SCÈNE IV

[Chez Cœlio.]

CŒLIO, UN DOMESTIQUE.

CŒLIO.

[Il est en bas, dites-vous? Qu'il monte. Pourquoi ne le faites-vous pas monter sur-le-champ?]

[Entre Octave.]

Eh bien! mon ami, quelle nouvelle?

OCTAVE.

Attache ce chiffon à ton bras droit, Cœlio; prends ta guitare et ton épée.—Tu es l'amant de Marianne.

CŒLIO.

Au nom du ciel, ne te ris pas de moi.

OCTAVE.

La nuit est belle;—la lune va paraître à l'horizon. Marianne est seule, et sa porte est entr'ouverte. Tu es un heureux garçon, Cœlio.

CŒLIO.

Est-ce vrai?—est-ce vrai? Ou tu es ma vie, Octave, ou tu es sans pitié.

OCTAVE.

Tu n'es pas encore parti? Je te dis que tout est convenu.[7] Une chanson sous sa fenêtre; [cache-toi un peu le nez dans ton manteau, afin que les espions du mari ne te reconnaissent pas. Sois sans crainte, afin qu'on te craigne; et si elle résiste, prouve-lui qu'il est un peu tard.]

CŒLIO.

Ah! mon Dieu, le cœur me manque.

OCTAVE.

Et à moi aussi, car je n'ai dîné qu'à moitié.—Pour récompense de mes peines, dis en sortant qu'on me monte à souper.

Il s'assoit.

[As-tu du tabac turc? Tu me trouveras probablement ici demain matin.] Allons, mon ami, en route! tu m'embrasseras en revenant. En route! en route! la nuit s'avance.

Cœlio sort.

OCTAVE, seul.

[Écris sur tes tablettes, Dieu juste, que cette nuit doit m'être comptée dans ton paradis. Est-ce bien vrai que tu as un paradis?] En vérité, cette femme était belle, et sa petite colère lui allait bien. D'où venait-elle? c'est ce que j'ignore. Qu'importe comment la bille d'ivoire tombe sur le numéro que nous avons appelé? Souffler une maîtresse à son ami, c'est une rouerie trop commune pour moi.
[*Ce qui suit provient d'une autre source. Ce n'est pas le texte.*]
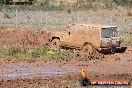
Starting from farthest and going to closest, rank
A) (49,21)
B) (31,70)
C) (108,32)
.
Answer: (49,21) → (108,32) → (31,70)

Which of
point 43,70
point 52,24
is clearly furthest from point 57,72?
point 52,24

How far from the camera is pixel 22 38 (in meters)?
33.3

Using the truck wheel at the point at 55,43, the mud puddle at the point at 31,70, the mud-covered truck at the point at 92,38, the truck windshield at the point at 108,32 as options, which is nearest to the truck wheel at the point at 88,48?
the mud-covered truck at the point at 92,38

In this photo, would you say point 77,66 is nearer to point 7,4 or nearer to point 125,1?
point 7,4

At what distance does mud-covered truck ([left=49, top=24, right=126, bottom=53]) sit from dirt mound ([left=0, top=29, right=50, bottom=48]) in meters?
3.29

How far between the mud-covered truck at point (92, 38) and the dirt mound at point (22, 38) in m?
3.29

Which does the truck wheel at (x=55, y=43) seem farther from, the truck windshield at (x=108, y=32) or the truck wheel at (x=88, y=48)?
the truck windshield at (x=108, y=32)

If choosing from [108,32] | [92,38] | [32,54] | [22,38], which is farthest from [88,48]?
[22,38]

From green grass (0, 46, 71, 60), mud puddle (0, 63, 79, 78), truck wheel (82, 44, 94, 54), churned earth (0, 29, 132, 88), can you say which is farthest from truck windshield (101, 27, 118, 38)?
mud puddle (0, 63, 79, 78)

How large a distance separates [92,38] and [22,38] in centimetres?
811

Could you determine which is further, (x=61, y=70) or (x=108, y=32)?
(x=108, y=32)

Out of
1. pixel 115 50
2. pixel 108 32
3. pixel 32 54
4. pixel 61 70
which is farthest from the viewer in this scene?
pixel 115 50

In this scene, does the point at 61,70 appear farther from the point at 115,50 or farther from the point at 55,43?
the point at 55,43

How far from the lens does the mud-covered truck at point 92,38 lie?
86.9 feet
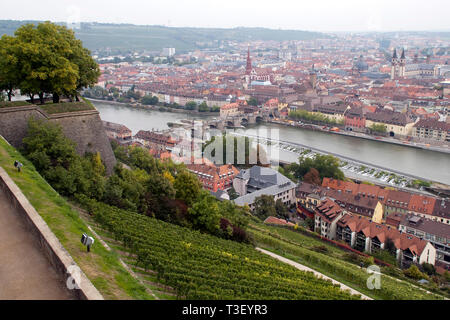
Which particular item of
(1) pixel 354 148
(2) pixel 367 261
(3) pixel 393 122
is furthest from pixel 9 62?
(3) pixel 393 122

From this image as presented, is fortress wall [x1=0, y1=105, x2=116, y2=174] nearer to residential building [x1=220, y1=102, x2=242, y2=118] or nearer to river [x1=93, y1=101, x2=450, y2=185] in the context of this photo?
river [x1=93, y1=101, x2=450, y2=185]

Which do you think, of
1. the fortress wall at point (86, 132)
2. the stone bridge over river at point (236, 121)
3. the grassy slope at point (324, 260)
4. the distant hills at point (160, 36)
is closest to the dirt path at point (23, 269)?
the fortress wall at point (86, 132)

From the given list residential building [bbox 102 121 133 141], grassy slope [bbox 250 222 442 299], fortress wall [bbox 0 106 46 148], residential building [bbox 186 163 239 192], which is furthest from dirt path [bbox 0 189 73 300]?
residential building [bbox 102 121 133 141]

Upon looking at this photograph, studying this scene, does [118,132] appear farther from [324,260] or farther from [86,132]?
[324,260]

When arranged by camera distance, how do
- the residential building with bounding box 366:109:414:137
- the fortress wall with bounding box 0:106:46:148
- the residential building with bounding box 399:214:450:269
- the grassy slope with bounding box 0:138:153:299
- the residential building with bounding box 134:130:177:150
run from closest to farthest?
the grassy slope with bounding box 0:138:153:299 → the fortress wall with bounding box 0:106:46:148 → the residential building with bounding box 399:214:450:269 → the residential building with bounding box 134:130:177:150 → the residential building with bounding box 366:109:414:137

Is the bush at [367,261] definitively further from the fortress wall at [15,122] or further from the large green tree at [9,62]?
the large green tree at [9,62]
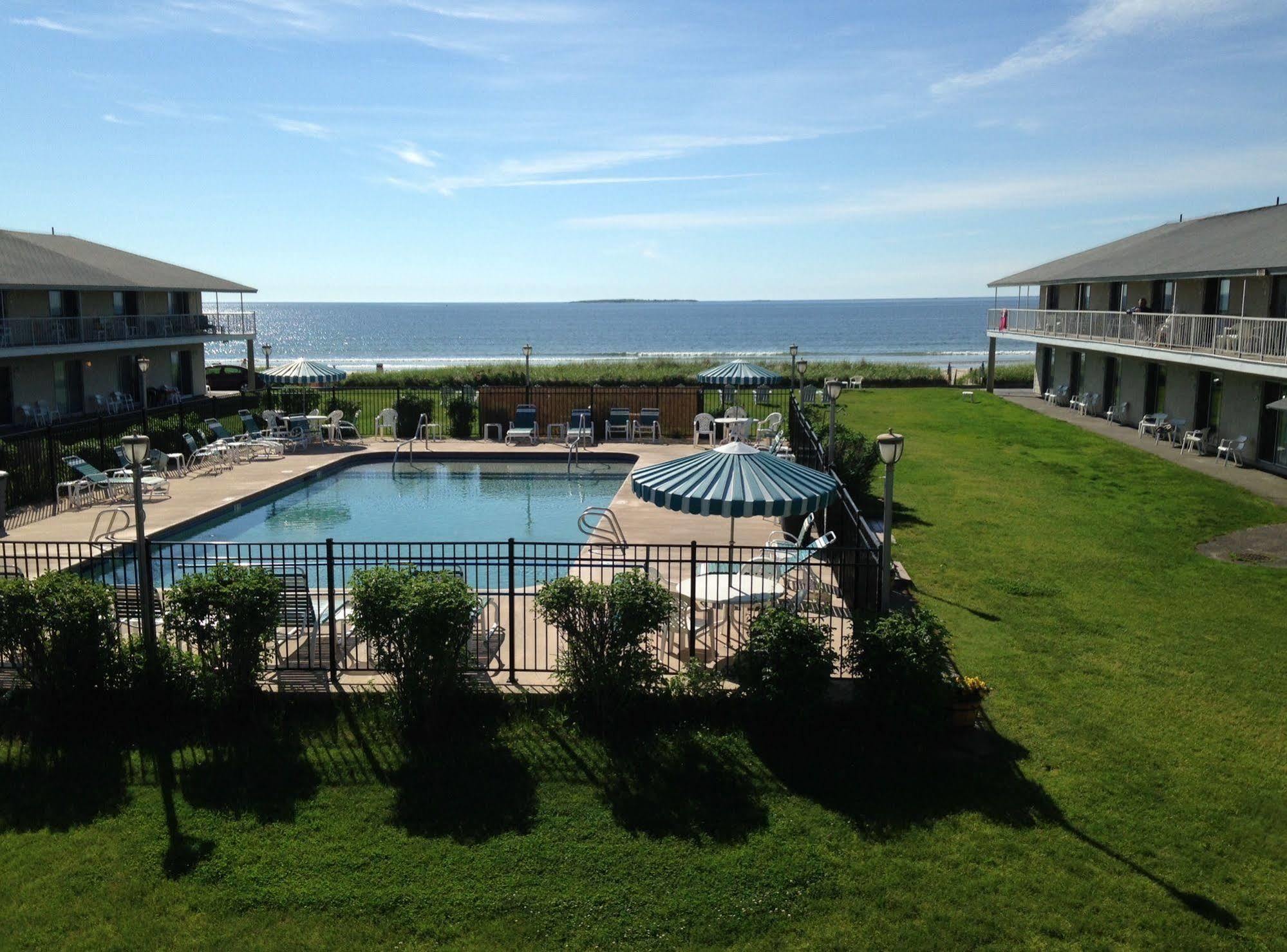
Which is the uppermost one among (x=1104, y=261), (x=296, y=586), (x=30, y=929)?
(x=1104, y=261)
Marianne, ou toute autre, qu'est-ce que cela me fait? La véritable affaire est de souper; il est clair que Cœlio est à jeun. Comme tu m'aurais détesté, Marianne, si je t'avais aimée! comme tu m'aurais fermé ta porte! comme ton bélître de mari t'aurait paru un Adonis, un Sylvain, en comparaison de moi! Où est donc la raison de tout cela? [pourquoi la fumée de cette pipe va-t-elle à droite plutôt qu'à gauche? Voilà la raison de tout.—Fou! trois fois fou à lier, celui qui calcule ses chances, qui met la raison de son côté! La justice céleste tient une balance dans ses mains. La balance est parfaitement juste, mais tous les poids sont creux. Dans l'un il y a une pistole, dans l'autre un soupir amoureux, dans celui-là une migraine, dans celui-ci il y a le temps qu'il fait, et toutes les actions humaines s'en vont de haut en bas, selon ces poids capricieux.

UN DOMESTIQUE, entrant.

Monsieur, voilà une lettre à votre adresse; elle est si pressée, que vos gens l'ont apportée ici; on a recommandé de vous la remettre, en quelque lieu que vous fussiez ce soir.

OCTAVE.

Voyons un peu cela.

Il lit.

«Ne venez pas ce soir. Mon mari a entouré la maison d'assassins, et vous êtes perdu s'ils vous trouvent.

«Marianne.»

Malheureux que je suis! qu'ai-je fait? Mon manteau! mon chapeau! Dieu veuille qu'il soit encore temps! Suivez-moi, vous et tous les domestiques qui sont debout à cette heure. Il s'agit de la vie de votre maître.]